====== RECORDS FOR THE EXERCISE ======

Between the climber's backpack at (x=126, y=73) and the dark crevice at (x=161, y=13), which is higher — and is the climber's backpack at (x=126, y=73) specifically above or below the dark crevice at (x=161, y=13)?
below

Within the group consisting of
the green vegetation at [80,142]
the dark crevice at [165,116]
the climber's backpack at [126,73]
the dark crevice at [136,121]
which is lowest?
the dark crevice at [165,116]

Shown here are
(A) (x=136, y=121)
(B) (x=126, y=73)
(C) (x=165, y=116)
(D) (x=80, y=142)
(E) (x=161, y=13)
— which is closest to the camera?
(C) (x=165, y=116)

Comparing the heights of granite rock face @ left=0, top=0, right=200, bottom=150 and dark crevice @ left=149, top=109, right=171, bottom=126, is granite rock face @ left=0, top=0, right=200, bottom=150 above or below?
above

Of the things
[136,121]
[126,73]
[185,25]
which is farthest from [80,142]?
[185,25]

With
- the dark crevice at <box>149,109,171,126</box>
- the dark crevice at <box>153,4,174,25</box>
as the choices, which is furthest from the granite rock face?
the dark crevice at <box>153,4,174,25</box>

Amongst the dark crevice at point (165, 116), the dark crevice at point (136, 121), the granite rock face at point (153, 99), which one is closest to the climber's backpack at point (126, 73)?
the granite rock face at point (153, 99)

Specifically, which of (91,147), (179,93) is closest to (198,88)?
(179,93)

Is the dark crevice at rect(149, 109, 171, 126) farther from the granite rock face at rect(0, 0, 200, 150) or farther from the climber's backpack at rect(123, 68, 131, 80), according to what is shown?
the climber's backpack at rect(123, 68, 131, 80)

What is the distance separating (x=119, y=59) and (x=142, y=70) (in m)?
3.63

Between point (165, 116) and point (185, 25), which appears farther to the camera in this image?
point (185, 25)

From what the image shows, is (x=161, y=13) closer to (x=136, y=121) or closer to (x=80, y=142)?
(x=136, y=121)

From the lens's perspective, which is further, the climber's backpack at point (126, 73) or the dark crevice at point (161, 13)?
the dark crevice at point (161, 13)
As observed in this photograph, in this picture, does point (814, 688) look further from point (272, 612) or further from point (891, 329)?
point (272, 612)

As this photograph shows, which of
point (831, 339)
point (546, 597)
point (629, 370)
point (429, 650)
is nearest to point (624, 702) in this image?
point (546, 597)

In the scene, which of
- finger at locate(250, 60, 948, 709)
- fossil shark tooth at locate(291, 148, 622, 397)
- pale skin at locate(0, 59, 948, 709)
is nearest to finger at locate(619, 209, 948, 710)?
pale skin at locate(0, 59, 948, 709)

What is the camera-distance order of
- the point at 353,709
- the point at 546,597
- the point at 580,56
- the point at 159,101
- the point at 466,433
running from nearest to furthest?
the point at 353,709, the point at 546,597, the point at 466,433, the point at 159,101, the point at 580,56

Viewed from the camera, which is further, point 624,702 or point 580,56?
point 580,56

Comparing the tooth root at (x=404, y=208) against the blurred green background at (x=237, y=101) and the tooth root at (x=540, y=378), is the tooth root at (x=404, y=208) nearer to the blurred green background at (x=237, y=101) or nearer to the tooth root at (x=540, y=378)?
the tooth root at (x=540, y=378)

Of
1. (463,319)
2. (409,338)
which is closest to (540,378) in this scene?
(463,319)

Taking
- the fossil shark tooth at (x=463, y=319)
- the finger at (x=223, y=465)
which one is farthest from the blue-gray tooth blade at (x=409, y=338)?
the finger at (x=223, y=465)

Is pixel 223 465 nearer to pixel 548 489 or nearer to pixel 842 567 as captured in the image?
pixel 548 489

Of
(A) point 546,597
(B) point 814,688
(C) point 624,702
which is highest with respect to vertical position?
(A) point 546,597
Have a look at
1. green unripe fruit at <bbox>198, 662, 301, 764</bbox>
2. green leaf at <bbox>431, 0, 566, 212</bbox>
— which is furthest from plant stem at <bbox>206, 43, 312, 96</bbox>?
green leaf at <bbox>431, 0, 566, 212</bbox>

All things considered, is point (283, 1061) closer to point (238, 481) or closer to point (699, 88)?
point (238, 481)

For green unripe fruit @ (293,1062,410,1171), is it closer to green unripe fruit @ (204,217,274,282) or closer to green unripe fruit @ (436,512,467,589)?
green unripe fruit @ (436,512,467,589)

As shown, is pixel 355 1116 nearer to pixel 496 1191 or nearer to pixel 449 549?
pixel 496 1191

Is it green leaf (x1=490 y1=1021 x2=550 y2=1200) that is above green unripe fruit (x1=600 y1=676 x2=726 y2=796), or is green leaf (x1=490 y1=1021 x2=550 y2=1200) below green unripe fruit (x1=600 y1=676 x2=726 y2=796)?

======

◆ **WHAT NEEDS TO BE DONE**:
All lines from the one containing "Have a look at" through the final line of the listing above are to be reproduced exactly; include both and add nothing.

◆ **RESPONSE TO THIS EXERCISE**:
Have a look at
1. green unripe fruit at <bbox>198, 662, 301, 764</bbox>
2. green leaf at <bbox>431, 0, 566, 212</bbox>
— which is furthest from plant stem at <bbox>206, 43, 312, 96</bbox>?
green leaf at <bbox>431, 0, 566, 212</bbox>

All things considered, is point (283, 1061) closer to point (238, 481) or closer to point (699, 88)?
point (238, 481)

For green unripe fruit @ (293,1062,410,1171), is it closer to green unripe fruit @ (204,217,274,282) or closer to green unripe fruit @ (436,512,467,589)?
green unripe fruit @ (436,512,467,589)

As shown, is pixel 355 1116 nearer to pixel 496 1191 or nearer to pixel 449 549?
pixel 496 1191

Is it green leaf (x1=490 y1=1021 x2=550 y2=1200) that is above green unripe fruit (x1=600 y1=676 x2=726 y2=796), or is green leaf (x1=490 y1=1021 x2=550 y2=1200) below green unripe fruit (x1=600 y1=676 x2=726 y2=796)?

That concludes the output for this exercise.